COVID-19: This Time It’s Personal

As regions and municipalities start to relax their lockdowns, advice is starting to pop up about risk and decision making. It is almost entirely addressed to readers in the second-person singular. For instance, Madison physician James Stein outlined different levels of personal risk and says “I can’t make decisions for you”; The New York Times op-ed “Putting the Risk of Covid-19 in Perspective” uses the “micromort,” or one in a million chance of dying, as the way to measure Covid-19 risk.

But all of these perspectives are highly personalizing, as if risk is an individual decision. The reporting sounds like it’s from the lifestyle section, where you can decide whether you want to follow the no-knead or sourdough approach to baking bread, or whether it’s ok to still like a Michael Jackson song. Covid-19 is like none of those things in terms of risk or responsibility.

Since nobody can know if they have been infected with the virus, risk is not a personal decision. In going out, or not wearing a mask, you are making decisions to put other people at risk, both by potentially transmitting the virus, and by thereby potentially filling up emergency rooms and intensive care units (NB: Montreal’s ERs are already over capacity).

I am not arguing against going out or even some measure of harm reduction. Rather, I am arguing that if you are concerned about the virus and think that the lockdown was a good idea, the right approach in assessing risk is civic, rather than personal. How much risk should the others around you tolerate so that you can exercise the freedom of going out? How can you move about the world in such a way as to minimize risk to others? I realize that there are people who don’t care, as amply demonstrated by the anti-mask and anti-lockdown protests in the U.S. I am not writing for them. I am writing for the people who care, or want to believe that they care.

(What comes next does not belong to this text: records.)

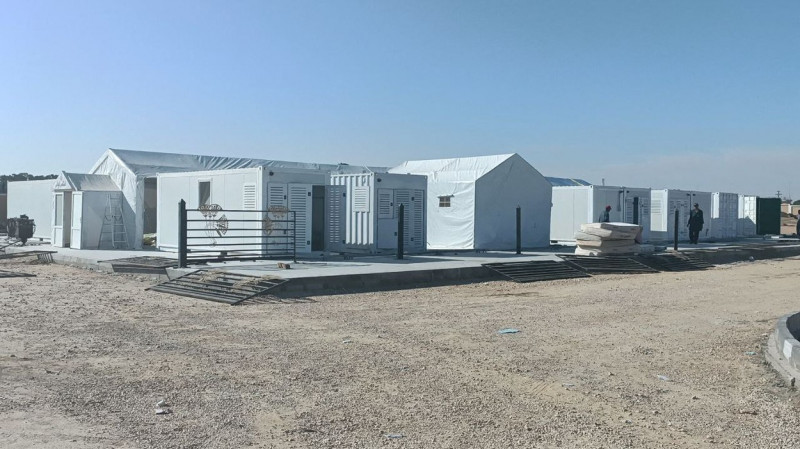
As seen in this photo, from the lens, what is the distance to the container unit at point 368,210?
21875 millimetres

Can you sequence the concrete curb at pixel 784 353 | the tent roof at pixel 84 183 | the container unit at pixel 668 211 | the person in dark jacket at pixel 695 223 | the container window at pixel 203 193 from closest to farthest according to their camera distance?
the concrete curb at pixel 784 353, the container window at pixel 203 193, the tent roof at pixel 84 183, the person in dark jacket at pixel 695 223, the container unit at pixel 668 211

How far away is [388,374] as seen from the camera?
791 centimetres

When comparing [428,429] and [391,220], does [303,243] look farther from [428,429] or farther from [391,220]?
[428,429]

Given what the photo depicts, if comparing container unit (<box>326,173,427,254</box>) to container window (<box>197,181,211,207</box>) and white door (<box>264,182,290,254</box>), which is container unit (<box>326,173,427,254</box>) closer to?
white door (<box>264,182,290,254</box>)

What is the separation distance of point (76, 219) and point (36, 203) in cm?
605

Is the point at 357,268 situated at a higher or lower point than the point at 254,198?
lower

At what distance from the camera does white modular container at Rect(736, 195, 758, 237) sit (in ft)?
132

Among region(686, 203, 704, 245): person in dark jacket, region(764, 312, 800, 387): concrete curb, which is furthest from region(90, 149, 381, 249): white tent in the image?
region(764, 312, 800, 387): concrete curb

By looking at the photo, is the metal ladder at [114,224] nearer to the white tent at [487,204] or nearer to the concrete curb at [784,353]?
the white tent at [487,204]

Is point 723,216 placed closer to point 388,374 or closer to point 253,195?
point 253,195

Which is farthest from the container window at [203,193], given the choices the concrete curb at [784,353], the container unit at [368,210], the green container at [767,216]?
the green container at [767,216]

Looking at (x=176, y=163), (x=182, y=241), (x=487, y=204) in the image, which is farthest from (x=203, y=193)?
(x=487, y=204)

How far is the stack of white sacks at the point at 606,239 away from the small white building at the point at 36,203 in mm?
19523

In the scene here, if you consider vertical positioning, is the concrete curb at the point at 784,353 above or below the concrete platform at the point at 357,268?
below
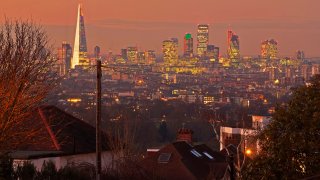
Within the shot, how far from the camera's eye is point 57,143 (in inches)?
1085

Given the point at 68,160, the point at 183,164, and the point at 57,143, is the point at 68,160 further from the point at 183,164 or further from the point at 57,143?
the point at 183,164

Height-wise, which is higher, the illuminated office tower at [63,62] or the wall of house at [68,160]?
the illuminated office tower at [63,62]

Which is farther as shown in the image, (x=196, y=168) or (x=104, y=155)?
(x=196, y=168)

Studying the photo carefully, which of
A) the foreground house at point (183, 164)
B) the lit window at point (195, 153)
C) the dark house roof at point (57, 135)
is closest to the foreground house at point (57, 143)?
the dark house roof at point (57, 135)

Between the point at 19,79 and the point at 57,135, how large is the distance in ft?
23.1

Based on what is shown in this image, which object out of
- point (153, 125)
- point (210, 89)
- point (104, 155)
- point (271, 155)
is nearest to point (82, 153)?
point (104, 155)

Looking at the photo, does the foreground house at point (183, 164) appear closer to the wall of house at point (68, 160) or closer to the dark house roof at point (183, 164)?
the dark house roof at point (183, 164)

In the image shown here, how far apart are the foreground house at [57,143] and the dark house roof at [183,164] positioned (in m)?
3.50

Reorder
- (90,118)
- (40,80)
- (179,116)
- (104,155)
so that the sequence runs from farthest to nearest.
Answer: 1. (179,116)
2. (90,118)
3. (104,155)
4. (40,80)

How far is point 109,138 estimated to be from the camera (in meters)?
31.1

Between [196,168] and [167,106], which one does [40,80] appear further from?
[167,106]

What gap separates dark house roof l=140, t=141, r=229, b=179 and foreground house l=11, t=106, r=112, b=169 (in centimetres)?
350

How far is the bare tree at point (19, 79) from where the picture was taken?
2111 cm

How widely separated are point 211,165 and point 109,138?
5.21m
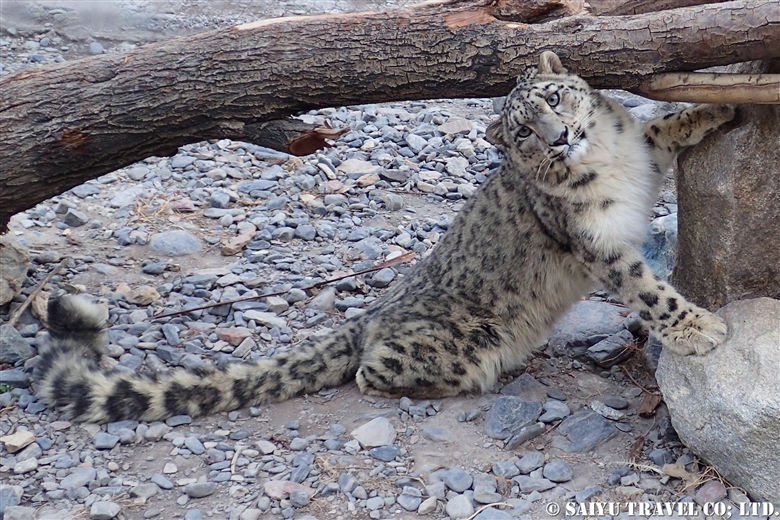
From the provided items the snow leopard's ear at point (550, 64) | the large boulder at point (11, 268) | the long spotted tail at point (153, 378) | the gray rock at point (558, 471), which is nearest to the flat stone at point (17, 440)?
the long spotted tail at point (153, 378)

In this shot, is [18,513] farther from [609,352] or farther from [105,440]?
[609,352]

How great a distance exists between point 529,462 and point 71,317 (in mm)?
1975

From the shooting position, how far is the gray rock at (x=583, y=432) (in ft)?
11.1

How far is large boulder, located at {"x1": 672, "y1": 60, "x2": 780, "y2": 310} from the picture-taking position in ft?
10.4

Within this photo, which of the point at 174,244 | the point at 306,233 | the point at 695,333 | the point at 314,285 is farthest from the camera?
the point at 306,233

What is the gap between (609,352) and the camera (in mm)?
3947

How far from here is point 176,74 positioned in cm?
369

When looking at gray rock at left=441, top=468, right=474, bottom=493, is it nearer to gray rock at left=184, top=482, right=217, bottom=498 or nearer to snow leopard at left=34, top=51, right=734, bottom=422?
snow leopard at left=34, top=51, right=734, bottom=422

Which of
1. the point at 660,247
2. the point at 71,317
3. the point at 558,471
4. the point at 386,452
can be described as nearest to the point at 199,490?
the point at 386,452

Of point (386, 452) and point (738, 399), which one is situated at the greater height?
point (738, 399)

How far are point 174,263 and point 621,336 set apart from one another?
2.52 m

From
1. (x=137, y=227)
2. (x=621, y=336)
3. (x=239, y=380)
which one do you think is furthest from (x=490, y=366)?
(x=137, y=227)

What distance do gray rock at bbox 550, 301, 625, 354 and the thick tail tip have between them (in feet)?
6.71

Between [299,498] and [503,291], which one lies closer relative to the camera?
[299,498]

All of this has a fine point for me because Quebec just announced its triage guidelines in the event that intensive care units are overrun. While there are a lot of great things about our healthcare system here compared with the U.S. system in which I grew up, it is subject to the same managerialist cost-cutting one finds elsewhere, which means that there are real limits to what the system can accommodate in a crisis.

The guidelines are shockingly ableist, and the Société québécoise de la déficience intellectuelle has launched a project to persuade the National Assembly to change them not to exclude people with disabilities. But even if that gets fixed, I am caught up in another net that is unlikely to change.

Among the people who will be triaged out of intensive care are people with “metastatic malignancies,” in other words, people with cancer that has metastasized to other organs. That’s me. Although my drugs are working well and my cancer is “well-controlled,” if ICU’s were overrun and I showed up at the hospital, even though I am technically not sick from the cancer and only from my treatments, I would be triaged out.

I am not saying I’m special here: plenty of people are told by the state that their lives don’t matter, as the police murder of George Floyd yesterday in my hometown of Minneapolis sadly demonstrates, and as the Quebec guidelines also show.

But I’m seeing a lot of people who consider themselves progressive and good-hearted starting to talk in terms of personal risk. Don’t. If we’re friends, instead of thinking about how much risk you’re willing to tolerate for yourself, consider if you’re willing to put me in mortal danger, knowing that my safety net just got a lot thinner. Then, remember that everyone you might bump up against has someone who loves them. That should be our measure for how to act in public.

And if I turn down your social invitation in the next couple weeks, or counterpropose a Zoom dinner, you’ll know why.